The ghost story, the horrific, the absurd have now grown up in the quantum age, where reality itself is always seemingly unreal. It is the supremacy of mind that marks our age because it is our infinite mind, or [burp] the potentially infinite fruits of our imagination which best suit this post-singular paradigm in which we presently find ourselves adrift.  That is, if you buy that we are indeed post-singular. That is also up for debate. But what do I know? Depending on what you’re used to, you may enjoy our ability to levitate at will, or you may find it terrifying. YOU MAY NOT EVEN BELIEVE THAT IT IS POSSIBLE!

After a century-plus of avant-garde arts – literature, painting, photography, music – we are finally experiencing en masse the becoming of the mandala-mind of imaginative, multiple malleable possibilities. Conception is existence.

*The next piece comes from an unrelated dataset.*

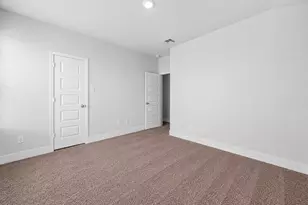 4421 Ibiza Ln, Houston, TX 77045 - Photo 22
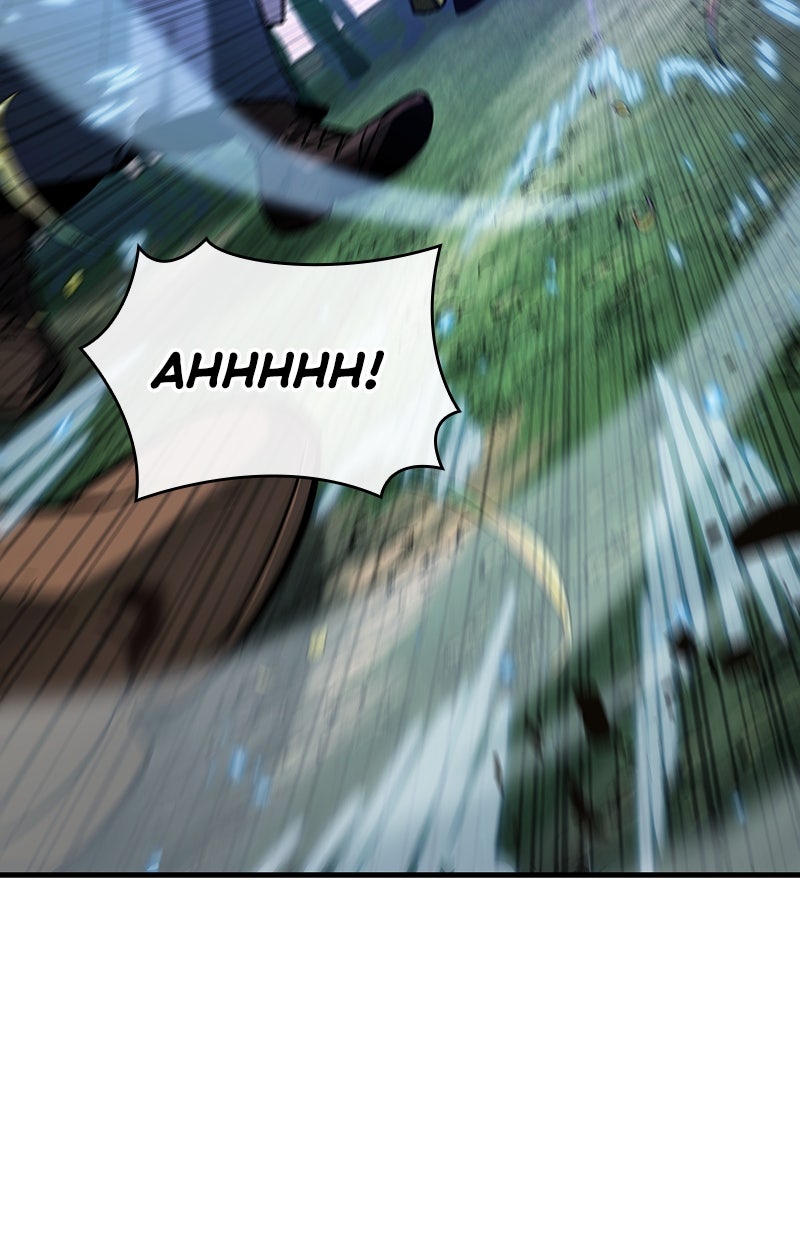 Read Der allwissende Leser Manga Online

The center cannot hold, and if it did, we’d tear it apart anyway. Entropy represents one threshold opening manifold new orders of mind, bizarre new vistas of multiple realities spiral infinitesimally beyond boundaries or definition into our own private hall of mirrors within which we are each simultaneously trapped  and sprung from in perpetuity. Our Sheol for sharing. Our fruit vomiting womb made of sulci and gyri, adorned with jewels which, when crushed with the hammer of self-awareness, birth milky mauve rivers of maggots and Gods. We can share them with one another. It’s this act of sharing that is bending collective consciousness and bridges are floating away.

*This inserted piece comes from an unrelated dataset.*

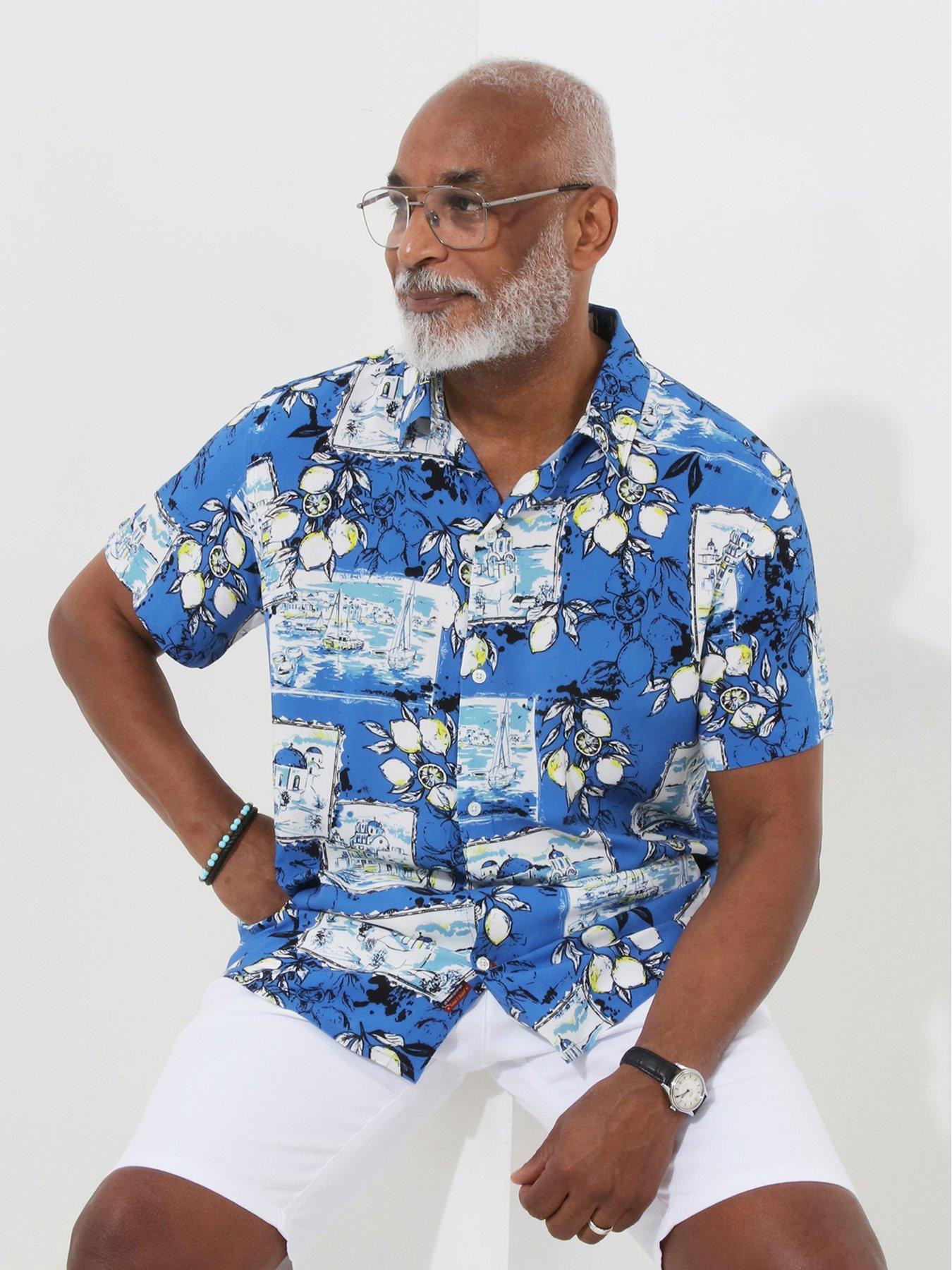 joe-browns-summer-in-santorini-short-sleeve-shirt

But in the crass marketing culture of American politics, we discover absurdity’s diminished culmination in the shape of one overrated icon and an empty chair. The knee-jerk reaction was to brand it Theater Of The Absurd. But this was not Ionesco. This was not The Chairs. Though Eastwood might have echoed Wendy from Happy Days making the best of a bad situation as she was sucked into the ground with a few bare trinkets from her life, Clint’s stuttering, sad monologue was not Theater Of The Absurd. It was perhaps more prescient of Eliot’s whimper, staged by Mad Men and delivered in a stammering hair-throated hhwheeze.

Where there was venom.

This is horror laughing. Granting it the status of Theater Of The Absurd is far too complimentary.

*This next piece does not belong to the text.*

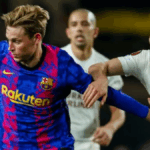 Ajax-Galatasaray maçının tanıdık hakemi! Daha önce 2 Sarı-Kırmızılı karşılaşmada hakemlik yapmıştı…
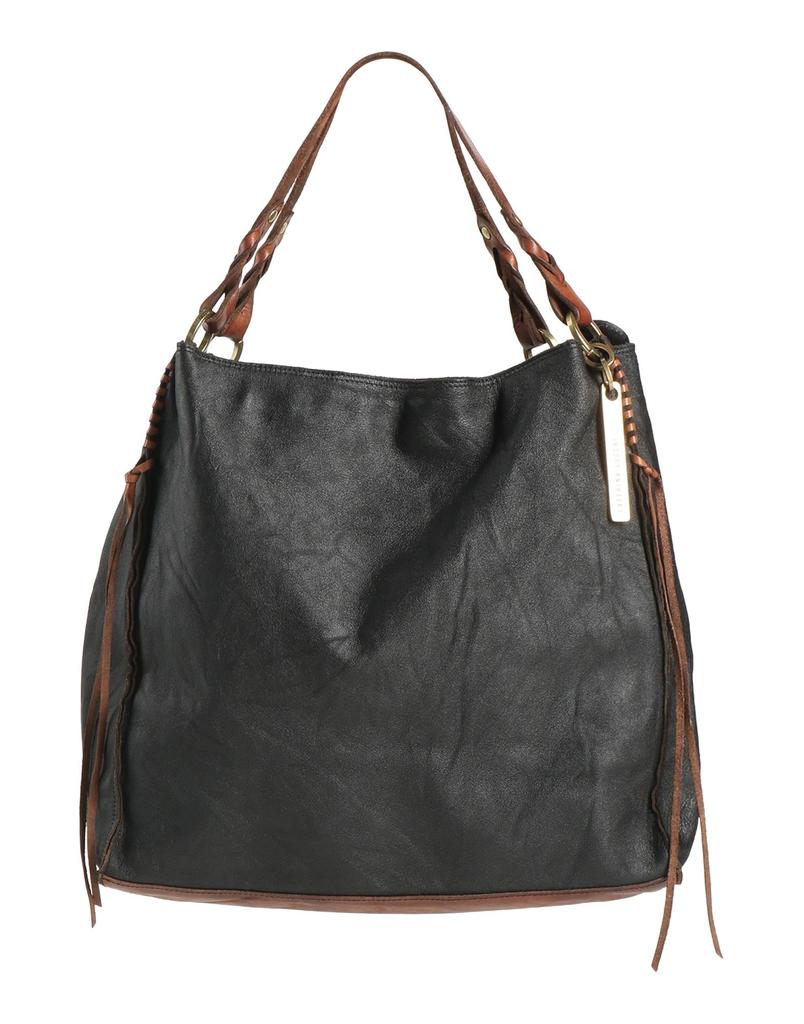 CATERINA LUCCHI Handbag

Pivoting back to The Weird, in Jeff and Ann VanderMeer’s The Weird: A Compendium Of Strange And Dark Stories (TOR), Michael Moorcock summons the image of actor John Philip Kemble who, when playing Hamlet, dispensed with the conventional ghost, a white sheet, and addressed only an empty chair. Moorcock contends Kemble “played an infinite jest on playwright and audience which continues to open that scene…to a thousand interpretations.” He goes on to say, “Hamlet’s sanity is thoroughly questioned.” And so it was Eastwood who revealed our madness to our plastic marketing-minded consumptive masses, our labyrinthine paradigm of the impossible. And fuck them if they don’t like it.

See the text

I am talking to a chair.

You can’t help but think that Eastwood, haggard wannabe cowboy, who essentially played one character his entire life, when rambling through that mess, was unaware of his echo of Kemble’s Hamlet. How apropos. But was Eastwood aware of Kemble? He has said in an interview following that…performance…something to the effect of, ‘If you’re dumb enough to ask me to speak at a political convention, then don’t be surprised…It really is funny. Or is it sad? Or is Eastwood smirking like Loki, getting the last laugh?

While the best-known writers of the Theater Of The Absurd were consciously working to reveal the apparent irrationality and uncertainty at the periphery of our knowledge and consciousness, Eastwood delivered a haphazard quasi-Vaudevillian carpet bombing of a staged spectacle. I applaud that he brought down that house (and a curse on it to be sure). But it was far from the streaming glossolalia (an almost Alzheimer’s-like Hell of memory spew) of Mouth in Beckett’s Not I. There is not a parallel here. Perhaps an accidental outlier, but not a manifestation of the Theater Of The Absurd. At least, not in any sense that waking up every day isn’t. That’s when the nightmares really begin. That’s when Eastwood unintentionally stuck the irreal up the ___ of the GOP. Bravo!